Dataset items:
____
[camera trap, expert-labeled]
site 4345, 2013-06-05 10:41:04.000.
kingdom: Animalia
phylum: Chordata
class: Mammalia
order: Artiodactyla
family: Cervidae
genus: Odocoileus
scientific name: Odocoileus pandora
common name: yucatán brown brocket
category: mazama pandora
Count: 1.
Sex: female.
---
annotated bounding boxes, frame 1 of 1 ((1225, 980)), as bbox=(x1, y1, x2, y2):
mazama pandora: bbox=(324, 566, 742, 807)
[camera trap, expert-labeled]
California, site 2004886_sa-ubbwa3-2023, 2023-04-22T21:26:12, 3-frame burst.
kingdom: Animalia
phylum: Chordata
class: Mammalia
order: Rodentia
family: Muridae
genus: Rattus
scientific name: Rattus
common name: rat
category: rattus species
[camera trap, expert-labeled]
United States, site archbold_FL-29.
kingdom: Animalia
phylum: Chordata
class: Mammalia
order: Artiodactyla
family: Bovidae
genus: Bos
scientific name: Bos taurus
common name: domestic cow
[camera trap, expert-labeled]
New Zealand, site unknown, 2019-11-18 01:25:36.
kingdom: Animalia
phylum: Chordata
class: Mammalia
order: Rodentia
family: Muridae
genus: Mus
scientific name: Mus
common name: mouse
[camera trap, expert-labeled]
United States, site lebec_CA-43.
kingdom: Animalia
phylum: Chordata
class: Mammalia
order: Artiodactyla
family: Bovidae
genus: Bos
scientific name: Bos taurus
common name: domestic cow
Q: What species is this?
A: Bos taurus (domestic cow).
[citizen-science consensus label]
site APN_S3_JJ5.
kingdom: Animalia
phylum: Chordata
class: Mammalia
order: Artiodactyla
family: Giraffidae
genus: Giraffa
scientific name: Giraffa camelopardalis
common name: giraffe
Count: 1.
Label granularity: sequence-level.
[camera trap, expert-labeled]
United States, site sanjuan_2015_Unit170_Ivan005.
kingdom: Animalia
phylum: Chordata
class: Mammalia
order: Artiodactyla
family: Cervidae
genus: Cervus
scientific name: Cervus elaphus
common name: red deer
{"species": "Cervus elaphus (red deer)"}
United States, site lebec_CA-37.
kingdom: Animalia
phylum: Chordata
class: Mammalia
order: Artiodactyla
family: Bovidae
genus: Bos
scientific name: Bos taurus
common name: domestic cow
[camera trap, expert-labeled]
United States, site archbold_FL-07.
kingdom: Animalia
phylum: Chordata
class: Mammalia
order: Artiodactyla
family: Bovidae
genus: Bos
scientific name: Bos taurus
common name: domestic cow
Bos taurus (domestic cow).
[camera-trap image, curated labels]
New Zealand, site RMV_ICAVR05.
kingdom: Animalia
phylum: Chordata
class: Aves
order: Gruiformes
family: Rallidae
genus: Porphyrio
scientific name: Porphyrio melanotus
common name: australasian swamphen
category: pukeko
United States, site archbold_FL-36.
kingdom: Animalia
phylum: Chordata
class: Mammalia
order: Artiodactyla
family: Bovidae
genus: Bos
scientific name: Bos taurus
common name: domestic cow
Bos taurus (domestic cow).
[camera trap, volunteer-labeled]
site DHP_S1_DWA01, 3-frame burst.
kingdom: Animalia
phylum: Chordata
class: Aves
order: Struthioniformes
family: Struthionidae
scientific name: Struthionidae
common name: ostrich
____
[What to do]: Please restate every record shown above, word for word.

[Result of the exercise]:
[camera trap, expert-labeled]
site 4345, 2013-06-05 10:41:04.000.
kingdom: Animalia
phylum: Chordata
class: Mammalia
order: Artiodactyla
family: Cervidae
genus: Odocoileus
scientific name: Odocoileus pandora
common name: yucatán brown brocket
category: mazama pandora
Count: 1.
Sex: female.
---
annotated bounding boxes, frame 1 of 1 ((1225, 980)), as bbox=(x1, y1, x2, y2):
mazama pandora: bbox=(324, 566, 742, 807)
[camera trap, expert-labeled]
California, site 2004886_sa-ubbwa3-2023, 2023-04-22T21:26:12, 3-frame burst.
kingdom: Animalia
phylum: Chordata
class: Mammalia
order: Rodentia
family: Muridae
genus: Rattus
scientific name: Rattus
common name: rat
category: rattus species
[camera trap, expert-labeled]
United States, site archbold_FL-29.
kingdom: Animalia
phylum: Chordata
class: Mammalia
order: Artiodactyla
family: Bovidae
genus: Bos
scientific name: Bos taurus
common name: domestic cow
[camera trap, expert-labeled]
New Zealand, site unknown, 2019-11-18 01:25:36.
kingdom: Animalia
phylum: Chordata
class: Mammalia
order: Rodentia
family: Muridae
genus: Mus
scientific name: Mus
common name: mouse
[camera trap, expert-labeled]
United States, site lebec_CA-43.
kingdom: Animalia
phylum: Chordata
class: Mammalia
order: Artiodactyla
family: Bovidae
genus: Bos
scientific name: Bos taurus
common name: domestic cow
Q: What species is this?
A: Bos taurus (domestic cow).
[citizen-science consensus label]
site APN_S3_JJ5.
kingdom: Animalia
phylum: Chordata
class: Mammalia
order: Artiodactyla
family: Giraffidae
genus: Giraffa
scientific name: Giraffa camelopardalis
common name: giraffe
Count: 1.
Label granularity: sequence-level.
[camera trap, expert-labeled]
United States, site sanjuan_2015_Unit170_Ivan005.
kingdom: Animalia
phylum: Chordata
class: Mammalia
order: Artiodactyla
family: Cervidae
genus: Cervus
scientific name: Cervus elaphus
common name: red deer
{"species": "Cervus elaphus (red deer)"}
United States, site lebec_CA-37.
kingdom: Animalia
phylum: Chordata
class: Mammalia
order: Artiodactyla
family: Bovidae
genus: Bos
scientific name: Bos taurus
common name: domestic cow
[camera trap, expert-labeled]
United States, site archbold_FL-07.
kingdom: Animalia
phylum: Chordata
class: Mammalia
order: Artiodactyla
family: Bovidae
genus: Bos
scientific name: Bos taurus
common name: domestic cow
Bos taurus (domestic cow).
[camera-trap image, curated labels]
New Zealand, site RMV_ICAVR05.
kingdom: Animalia
phylum: Chordata
class: Aves
order: Gruiformes
family: Rallidae
genus: Porphyrio
scientific name: Porphyrio melanotus
common name: australasian swamphen
category: pukeko
United States, site archbold_FL-36.
kingdom: Animalia
phylum: Chordata
class: Mammalia
order: Artiodactyla
family: Bovidae
genus: Bos
scientific name: Bos taurus
common name: domestic cow
Bos taurus (domestic cow).
[camera trap, volunteer-labeled]
site DHP_S1_DWA01, 3-frame burst.
kingdom: Animalia
phylum: Chordata
class: Aves
order: Struthioniformes
family: Struthionidae
scientific name: Struthionidae
common name: ostrich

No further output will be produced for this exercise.